Hello,
Can someone, please, comment on the following curious fact that I encountered in C (actually, I use gcc, which has the default language Gnu C): If one writes

const int a=10;
const int b=a;

one gets an error indication at the declaration of b (not constant!). I would be particularly interested in knowing whether there is a way of getting around this (i.e. declaring a const with a previously declared const). I was actually surprised by this since, I think, C++ allows it.
Regards,
bostjanv

Off the top of my head, the C standards don't disallow that code in any way. Further, my tests with gcc don't mesh with your results. Please post a complete compilable example and the full compiler output including your instantiation of gcc.

Thanks for your reply. Here are my results. I'm using gcc 4.7.2 on Debian 7

Thanks for your reply. Here are my results. I'm using gcc 4.7.2 on Debian 7. I ran the following file (test.c)

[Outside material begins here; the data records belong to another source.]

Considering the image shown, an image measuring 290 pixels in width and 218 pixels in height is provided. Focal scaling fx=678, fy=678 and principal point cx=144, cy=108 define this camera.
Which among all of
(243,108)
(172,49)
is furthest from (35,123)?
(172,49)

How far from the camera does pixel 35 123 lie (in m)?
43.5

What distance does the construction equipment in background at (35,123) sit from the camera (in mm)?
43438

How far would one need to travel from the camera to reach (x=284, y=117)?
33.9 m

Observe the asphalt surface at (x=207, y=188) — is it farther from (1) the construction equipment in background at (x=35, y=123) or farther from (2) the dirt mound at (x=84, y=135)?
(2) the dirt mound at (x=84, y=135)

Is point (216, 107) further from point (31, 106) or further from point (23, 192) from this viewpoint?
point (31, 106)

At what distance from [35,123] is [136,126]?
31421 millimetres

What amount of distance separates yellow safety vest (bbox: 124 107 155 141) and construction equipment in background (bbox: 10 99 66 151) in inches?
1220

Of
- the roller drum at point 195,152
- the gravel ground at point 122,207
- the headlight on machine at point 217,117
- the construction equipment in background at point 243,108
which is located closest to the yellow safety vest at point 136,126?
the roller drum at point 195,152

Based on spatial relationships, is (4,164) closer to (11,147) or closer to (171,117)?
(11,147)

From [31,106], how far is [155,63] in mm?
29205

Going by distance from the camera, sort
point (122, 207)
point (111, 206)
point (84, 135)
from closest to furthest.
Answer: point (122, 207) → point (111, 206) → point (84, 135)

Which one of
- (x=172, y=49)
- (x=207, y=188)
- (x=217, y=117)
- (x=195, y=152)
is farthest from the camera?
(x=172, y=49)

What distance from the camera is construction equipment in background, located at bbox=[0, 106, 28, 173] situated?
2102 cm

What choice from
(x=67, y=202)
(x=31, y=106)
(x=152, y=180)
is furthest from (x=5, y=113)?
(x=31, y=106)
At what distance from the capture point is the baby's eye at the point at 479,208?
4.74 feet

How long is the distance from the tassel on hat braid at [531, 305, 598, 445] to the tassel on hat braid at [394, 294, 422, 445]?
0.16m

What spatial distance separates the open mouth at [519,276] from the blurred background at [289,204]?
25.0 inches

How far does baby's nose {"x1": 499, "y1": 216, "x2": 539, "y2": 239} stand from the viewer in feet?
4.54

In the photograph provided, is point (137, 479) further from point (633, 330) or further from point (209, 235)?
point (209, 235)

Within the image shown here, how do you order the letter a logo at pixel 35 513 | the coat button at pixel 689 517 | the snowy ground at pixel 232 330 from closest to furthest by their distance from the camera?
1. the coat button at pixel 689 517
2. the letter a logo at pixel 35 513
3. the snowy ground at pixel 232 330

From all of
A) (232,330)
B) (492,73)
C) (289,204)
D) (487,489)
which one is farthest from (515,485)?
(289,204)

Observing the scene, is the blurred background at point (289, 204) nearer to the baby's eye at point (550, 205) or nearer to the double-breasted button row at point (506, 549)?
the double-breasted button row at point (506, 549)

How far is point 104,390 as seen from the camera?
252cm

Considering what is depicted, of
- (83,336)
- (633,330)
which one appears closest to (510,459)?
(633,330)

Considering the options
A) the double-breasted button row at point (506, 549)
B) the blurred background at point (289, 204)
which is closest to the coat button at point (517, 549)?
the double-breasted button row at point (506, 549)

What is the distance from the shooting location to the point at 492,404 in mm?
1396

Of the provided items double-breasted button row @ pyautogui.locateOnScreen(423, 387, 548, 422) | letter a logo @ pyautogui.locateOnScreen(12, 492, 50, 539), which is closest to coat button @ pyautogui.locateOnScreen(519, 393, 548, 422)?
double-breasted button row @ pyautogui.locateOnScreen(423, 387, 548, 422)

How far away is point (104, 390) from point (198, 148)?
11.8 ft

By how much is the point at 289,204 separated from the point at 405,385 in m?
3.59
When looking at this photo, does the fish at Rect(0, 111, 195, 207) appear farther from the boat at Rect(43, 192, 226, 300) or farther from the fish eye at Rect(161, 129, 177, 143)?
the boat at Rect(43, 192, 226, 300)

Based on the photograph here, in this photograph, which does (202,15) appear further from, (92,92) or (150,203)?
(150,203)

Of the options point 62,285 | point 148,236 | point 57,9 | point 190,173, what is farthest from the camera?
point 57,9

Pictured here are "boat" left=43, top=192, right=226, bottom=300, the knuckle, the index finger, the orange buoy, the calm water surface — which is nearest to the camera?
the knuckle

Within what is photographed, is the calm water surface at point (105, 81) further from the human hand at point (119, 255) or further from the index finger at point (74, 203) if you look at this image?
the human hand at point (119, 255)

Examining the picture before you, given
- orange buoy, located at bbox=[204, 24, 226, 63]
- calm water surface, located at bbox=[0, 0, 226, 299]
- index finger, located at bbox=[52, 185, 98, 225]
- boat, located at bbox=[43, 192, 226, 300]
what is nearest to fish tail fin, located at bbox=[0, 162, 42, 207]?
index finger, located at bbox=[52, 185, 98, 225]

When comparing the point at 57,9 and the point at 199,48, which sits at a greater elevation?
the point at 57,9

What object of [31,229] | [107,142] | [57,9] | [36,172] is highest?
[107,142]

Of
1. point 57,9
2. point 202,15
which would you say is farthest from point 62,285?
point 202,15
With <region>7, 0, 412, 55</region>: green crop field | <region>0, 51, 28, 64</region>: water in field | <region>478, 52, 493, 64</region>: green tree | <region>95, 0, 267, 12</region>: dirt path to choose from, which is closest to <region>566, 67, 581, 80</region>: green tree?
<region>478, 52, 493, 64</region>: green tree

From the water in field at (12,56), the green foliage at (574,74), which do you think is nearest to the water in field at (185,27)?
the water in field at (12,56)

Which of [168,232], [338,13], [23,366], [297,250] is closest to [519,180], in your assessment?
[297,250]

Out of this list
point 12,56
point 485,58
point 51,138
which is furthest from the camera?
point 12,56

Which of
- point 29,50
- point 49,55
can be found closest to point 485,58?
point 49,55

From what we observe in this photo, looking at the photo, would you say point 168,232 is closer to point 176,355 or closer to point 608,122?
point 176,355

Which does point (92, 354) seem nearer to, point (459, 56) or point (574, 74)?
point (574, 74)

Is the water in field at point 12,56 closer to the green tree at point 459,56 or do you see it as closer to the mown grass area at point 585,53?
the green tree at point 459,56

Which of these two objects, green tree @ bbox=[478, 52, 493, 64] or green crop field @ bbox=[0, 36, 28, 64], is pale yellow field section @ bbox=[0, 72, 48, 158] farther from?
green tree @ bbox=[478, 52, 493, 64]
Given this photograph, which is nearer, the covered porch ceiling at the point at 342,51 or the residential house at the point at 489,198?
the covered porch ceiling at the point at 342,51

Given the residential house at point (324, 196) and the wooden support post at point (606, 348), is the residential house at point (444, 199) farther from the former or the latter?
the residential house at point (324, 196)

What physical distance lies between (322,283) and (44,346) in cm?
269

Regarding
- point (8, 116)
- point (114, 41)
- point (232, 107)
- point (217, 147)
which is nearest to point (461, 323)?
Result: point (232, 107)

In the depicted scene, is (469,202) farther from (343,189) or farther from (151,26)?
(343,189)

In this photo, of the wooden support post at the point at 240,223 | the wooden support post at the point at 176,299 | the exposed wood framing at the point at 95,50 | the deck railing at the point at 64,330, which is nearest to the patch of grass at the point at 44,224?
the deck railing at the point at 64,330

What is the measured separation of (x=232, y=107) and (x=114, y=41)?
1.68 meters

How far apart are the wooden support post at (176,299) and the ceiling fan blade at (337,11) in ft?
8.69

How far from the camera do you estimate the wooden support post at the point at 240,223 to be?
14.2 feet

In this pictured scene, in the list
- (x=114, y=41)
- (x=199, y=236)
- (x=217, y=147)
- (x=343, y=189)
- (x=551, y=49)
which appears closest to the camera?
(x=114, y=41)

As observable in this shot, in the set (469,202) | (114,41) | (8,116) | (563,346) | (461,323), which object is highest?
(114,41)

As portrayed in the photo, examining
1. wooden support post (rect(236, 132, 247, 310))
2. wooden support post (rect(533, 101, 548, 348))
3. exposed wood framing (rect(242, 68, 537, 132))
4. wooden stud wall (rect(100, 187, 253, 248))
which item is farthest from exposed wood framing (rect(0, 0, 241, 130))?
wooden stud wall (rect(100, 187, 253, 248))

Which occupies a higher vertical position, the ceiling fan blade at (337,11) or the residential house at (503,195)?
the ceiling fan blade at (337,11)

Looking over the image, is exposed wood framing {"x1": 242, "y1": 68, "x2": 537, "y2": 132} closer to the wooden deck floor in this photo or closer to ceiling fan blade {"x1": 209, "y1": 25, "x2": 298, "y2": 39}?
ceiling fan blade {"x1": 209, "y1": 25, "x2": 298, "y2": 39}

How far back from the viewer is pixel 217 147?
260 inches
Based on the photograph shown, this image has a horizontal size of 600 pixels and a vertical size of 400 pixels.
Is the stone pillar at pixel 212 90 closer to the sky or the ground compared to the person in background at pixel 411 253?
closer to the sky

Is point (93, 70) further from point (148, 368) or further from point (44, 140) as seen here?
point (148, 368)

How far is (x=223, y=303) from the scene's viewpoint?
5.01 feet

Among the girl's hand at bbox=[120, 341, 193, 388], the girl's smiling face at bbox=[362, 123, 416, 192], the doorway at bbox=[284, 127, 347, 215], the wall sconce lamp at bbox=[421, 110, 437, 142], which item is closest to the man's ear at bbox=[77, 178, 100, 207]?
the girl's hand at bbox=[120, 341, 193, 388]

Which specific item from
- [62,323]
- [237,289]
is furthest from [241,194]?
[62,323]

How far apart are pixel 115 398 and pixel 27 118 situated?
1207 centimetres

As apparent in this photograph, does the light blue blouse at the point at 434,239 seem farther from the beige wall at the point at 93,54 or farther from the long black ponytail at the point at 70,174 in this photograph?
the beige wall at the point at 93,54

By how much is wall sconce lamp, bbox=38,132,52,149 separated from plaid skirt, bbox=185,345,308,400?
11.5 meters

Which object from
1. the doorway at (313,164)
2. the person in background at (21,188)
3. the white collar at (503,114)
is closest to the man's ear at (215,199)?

===================================

const int a=10;
const int b=a;

int main(int argc, char *argv[]) {
}

===================================

and the result was as follows:

===================================
bostjan@wwpecker-5-deb:~/workspace/OB2/src$ cc -c -o test.o test.c
test.c:3:1: error: initializer element is not constant

b

I hope I can clear this up.
Regards,
bostjanv

Yes, the variable 'a' is const (you cannot change it), but the VALUE of the variable is a standard scalar value, which is not necessarily const. You need to cast the value to a const, as in:

const int b = (const int)a;

I agree that this should not be required, and it may be a bug in gcc 4.7.2. Have you asked the user forums at GNU for GCC about this?

This has nothing to do with const. If you remove the const keyword from your program, you'll get the same error.

The problem is that the initializer for a global variable must be a constant. Confusingly the meaning of the word "constant" here has nothing to do with the const keyword. Here "constant" means either a literal (something like 5, 'c' or "hello") or the application of an operator where all operands are constants. So something like 3 + 5 would be okay, but 3 + x or just x would not be.

Basically the initializer of a global variable must not depend on the value of any other variable or function.

Hello,
I checked the suggestion made by rubberman [const int b = (const in)a;], and the result was the same (error). Therefore, the interpretation given by sepp2k is probably right. However, I will verify that in the gcc forum, and reply when I obtain an answer.